Is $f(x)=\frac{\cos \left(x\right)}{1+x^2}$ uniformly continuous?

Question

Consider $f:[0,\infty)\rightarrow \mathbb{R}$:$$f(x)=\frac{\cos \left(x\right)}{1+x^2}$$Is $f$ is uniformly continuous on $[0,\infty)$?

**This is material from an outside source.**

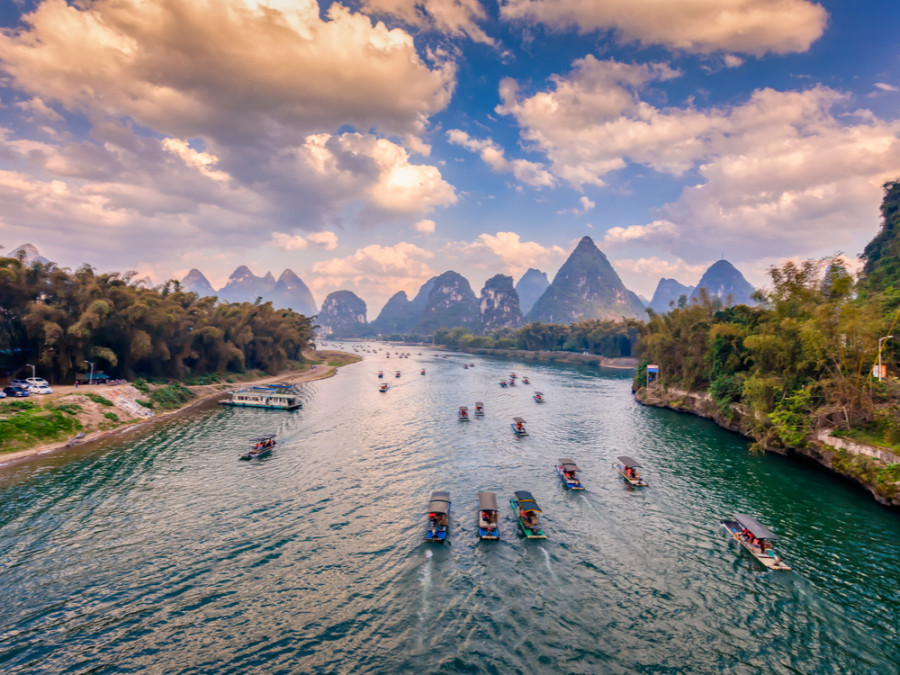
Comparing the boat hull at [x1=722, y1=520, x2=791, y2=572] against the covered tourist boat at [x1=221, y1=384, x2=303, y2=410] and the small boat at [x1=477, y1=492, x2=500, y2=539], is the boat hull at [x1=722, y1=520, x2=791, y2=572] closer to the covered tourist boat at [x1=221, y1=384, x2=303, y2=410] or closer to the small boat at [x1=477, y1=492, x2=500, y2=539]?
the small boat at [x1=477, y1=492, x2=500, y2=539]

So far I tried to bound the derivative of this, but i get: $$\frac{d}{dx}\left(\frac{\cos \left(x\right)}{1+x^2}\right)=-\frac{\left(x^2+1\right)\sin \left(x\right)+2x\cos \left(x\right)}{\left(x^2+1\right)^2},$$ and I can't see how to bound that.
I thought about using with $\epsilon -\delta \:$ definiton but got stuck there too.
Any other ideas? Thanks in advance!

Answer 1

Bound it this way $$\left|\frac{\left(x^2+1\right)\sin \left(x\right)+2x\cos \left(x\right)}{\left(x^2+1\right)^2}\right|\leq\frac{(x^2+1)|\cdot|\sin(x)|+2|x|\cdot|\cos(x)|}{|x^2+1|^2}\leq\frac{x^2+1+2|x|}{(x^2+1)^2}\\=\frac{(|x|+1)^2}{(x^2+1)^2}<1$$ for $x$ large.

The uniform continuity in some interval $[0,M]$ near $0$, for $M$ large (actually $M=1$ is large enough) goes from Cantor's theorem.

Answer 2

Yes, $f$ is uniformly continuous. Since $\lim_{x\to \infty} f(x) = 0$, given $\epsilon > 0$, there exists a positive integer $N$ such that $|f(x)| < \epsilon/2$ for all $x \ge N$. Since $f$ is continuous on the closed interval $[0,N]$, it is uniformly continuous on $[0,N]$. So there exists $\delta > 0$ such that for all $x,y\in [0,N]$, $|x - y| < \delta$ implies $|f(x) - f(y)| < \epsilon/2$. Given $x,y\in [0,\infty)$ with $|x - y| < \delta$, either

1. $x,y\in [0,N]$, which implies

$$|f(x) - f(y)| < \frac{\epsilon}{2} < \epsilon.$$

2. $x\in [0,N], y\in [N,\infty)$, which implies

$$|f(x) - f(y)| \le |f(x) - f(N)| + |f(N) - f(y)| < \frac{\epsilon}{2} + \frac{\epsilon}{2} = \epsilon.$$

3. $x,y\in [N,\infty)$, which implies

$$|f(x) - f(y)| \le |f(x)| + |f(y)| < \frac{\epsilon}{2} + \frac{\epsilon}{2} = \epsilon.$$

4. $x\in [N,\infty), y\in [0,N]$ -- similar to $2$.

So for all $x,y\in [0,\infty)$, $|x - y| < \delta$ implies $|f(x) - f(y)| < \epsilon$. Since $\epsilon$ was arbitrary, $f$ is uniformly continuous on $[0, \infty)$.

Note. Following this argument, you can prove more generally that if $f :[0,\infty) \to \Bbb R$ is continuous such that $\lim_{x\to \infty} f(x) = 0$, then $f$ is uniformly continuous.